TASK INPUT:
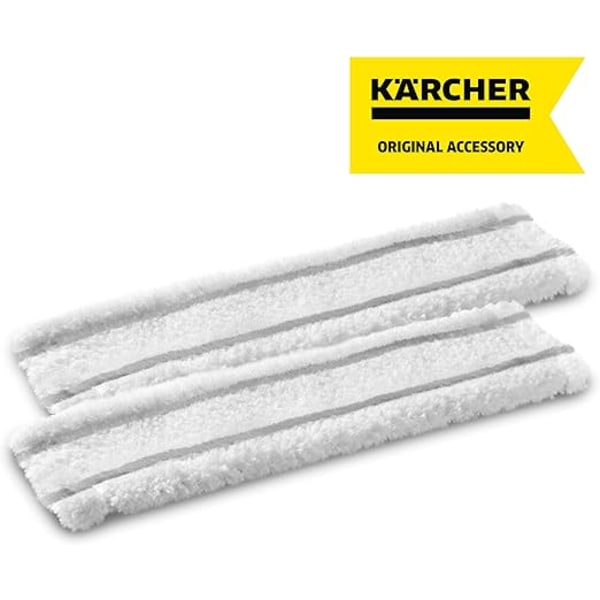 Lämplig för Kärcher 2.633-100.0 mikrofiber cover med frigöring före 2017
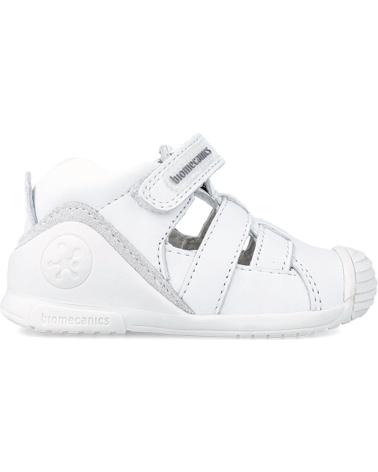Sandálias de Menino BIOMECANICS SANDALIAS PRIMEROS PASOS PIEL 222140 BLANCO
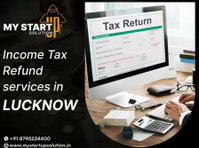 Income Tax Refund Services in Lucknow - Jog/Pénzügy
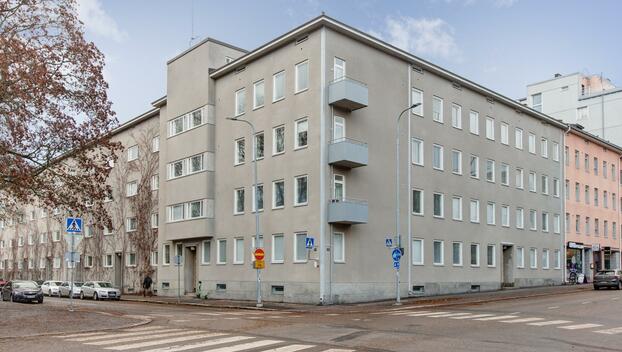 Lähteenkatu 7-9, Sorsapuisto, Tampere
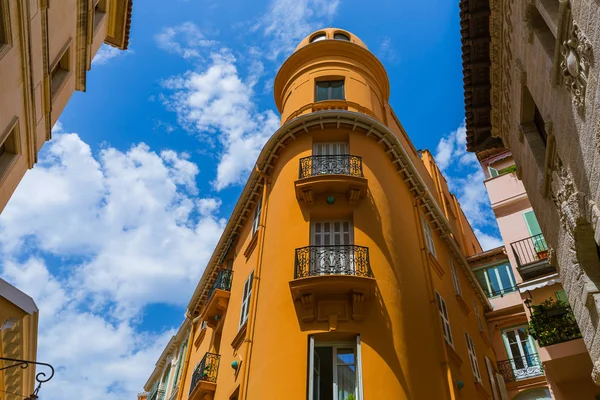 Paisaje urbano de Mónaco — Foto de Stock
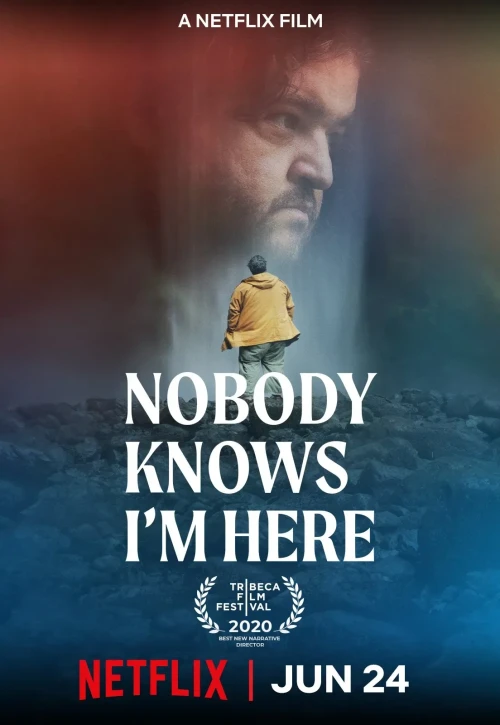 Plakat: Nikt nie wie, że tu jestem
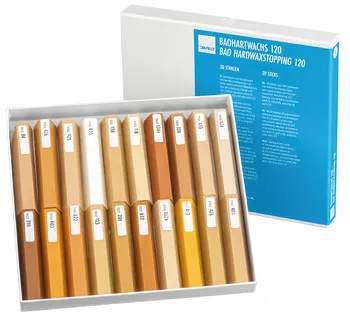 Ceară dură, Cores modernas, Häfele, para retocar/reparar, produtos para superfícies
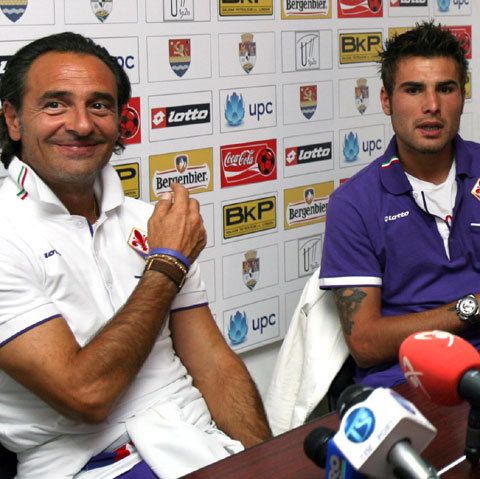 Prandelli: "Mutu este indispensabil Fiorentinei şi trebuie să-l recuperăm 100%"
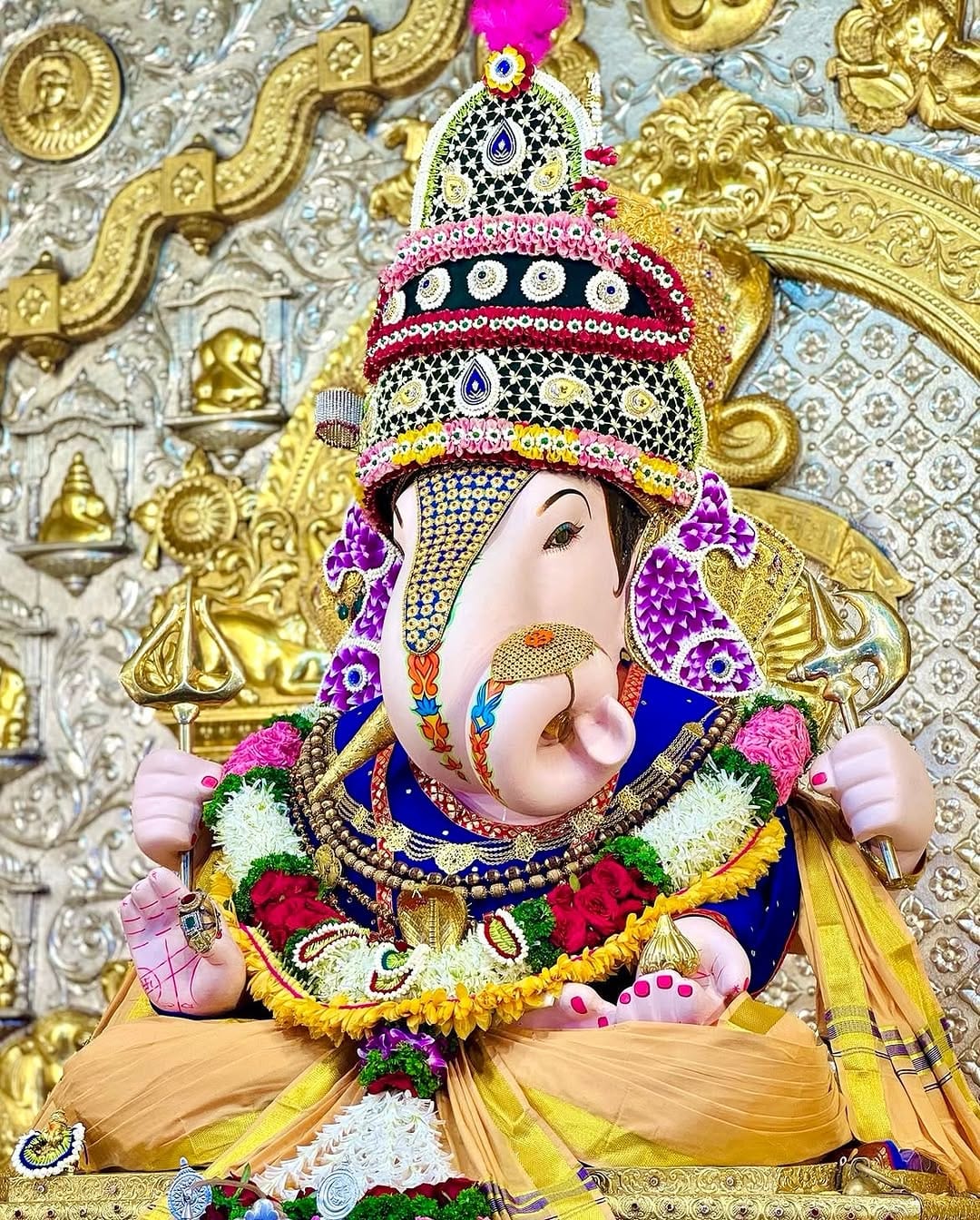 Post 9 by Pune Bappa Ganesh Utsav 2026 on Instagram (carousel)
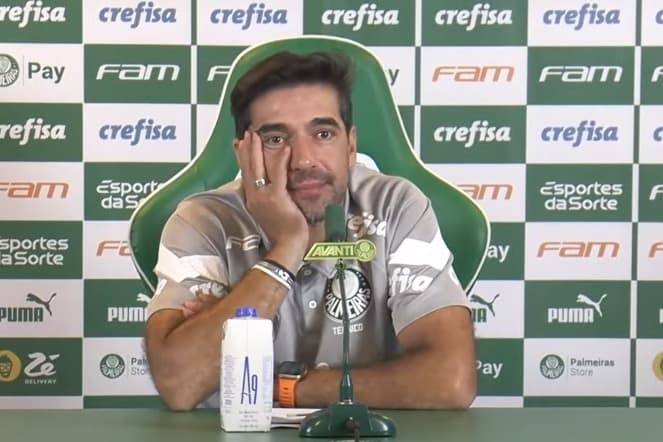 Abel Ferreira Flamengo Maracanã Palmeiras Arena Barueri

* * *

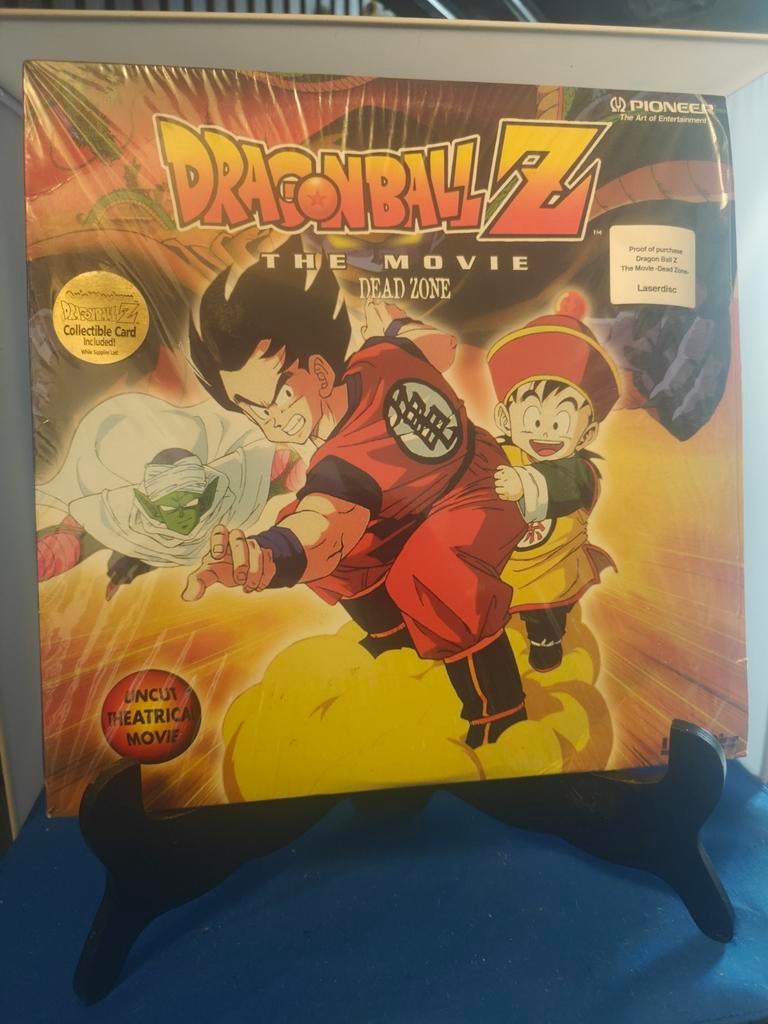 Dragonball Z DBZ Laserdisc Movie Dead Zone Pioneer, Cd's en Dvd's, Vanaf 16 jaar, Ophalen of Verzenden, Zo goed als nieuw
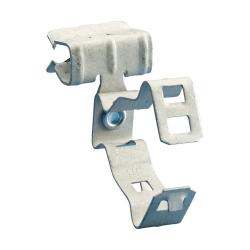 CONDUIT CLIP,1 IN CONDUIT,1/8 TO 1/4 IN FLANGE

...

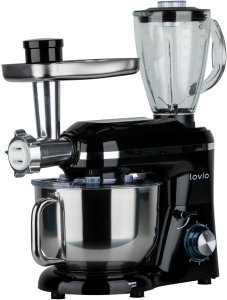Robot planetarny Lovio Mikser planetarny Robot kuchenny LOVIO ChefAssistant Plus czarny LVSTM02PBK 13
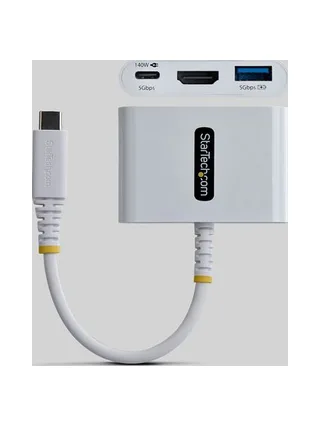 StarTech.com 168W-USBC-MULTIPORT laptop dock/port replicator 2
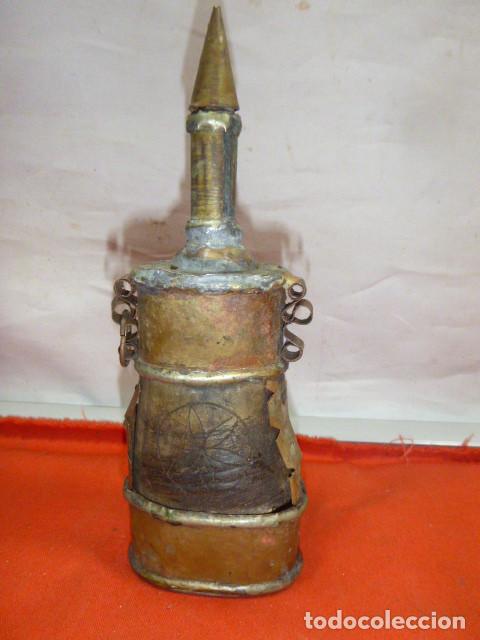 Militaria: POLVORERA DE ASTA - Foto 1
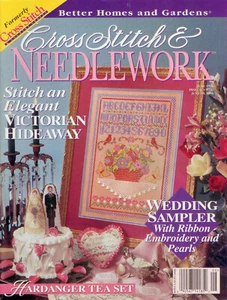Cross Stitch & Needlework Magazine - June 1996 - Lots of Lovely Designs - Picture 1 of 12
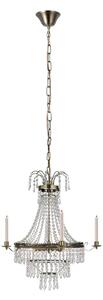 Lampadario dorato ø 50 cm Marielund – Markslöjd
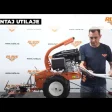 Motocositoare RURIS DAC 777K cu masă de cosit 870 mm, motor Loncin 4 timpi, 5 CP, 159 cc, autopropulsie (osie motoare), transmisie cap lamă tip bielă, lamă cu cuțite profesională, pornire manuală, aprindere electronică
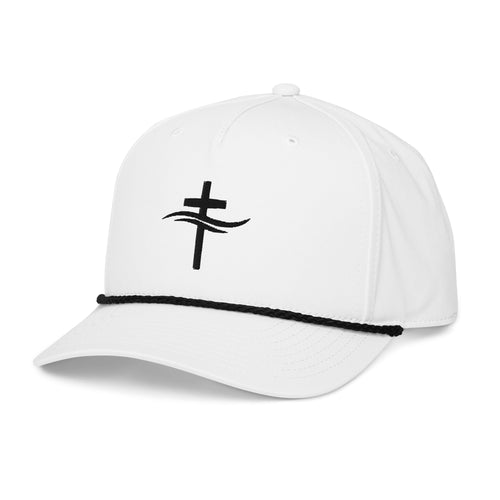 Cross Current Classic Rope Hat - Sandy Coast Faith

INSTRUCTIONS FOR THE TASK: Leaving every picture aside, reproduce exactly the lines above from the one with "StarTech.com 168W-USBC-MULTIPORT laptop" up to and including the one with "Cross Current Classic", and no others.

ANSWER SECTION:
 StarTech.com 168W-USBC-MULTIPORT laptop dock/port replicator 2
 Militaria: POLVORERA DE ASTA - Foto 1
Cross Stitch & Needlework Magazine - June 1996 - Lots of Lovely Designs - Picture 1 of 12
 Lampadario dorato ø 50 cm Marielund – Markslöjd
 Motocositoare RURIS DAC 777K cu masă de cosit 870 mm, motor Loncin 4 timpi, 5 CP, 159 cc, autopropulsie (osie motoare), transmisie cap lamă tip bielă, lamă cu cuțite profesională, pornire manuală, aprindere electronică
 Cross Current Classic Rope Hat - Sandy Coast Faith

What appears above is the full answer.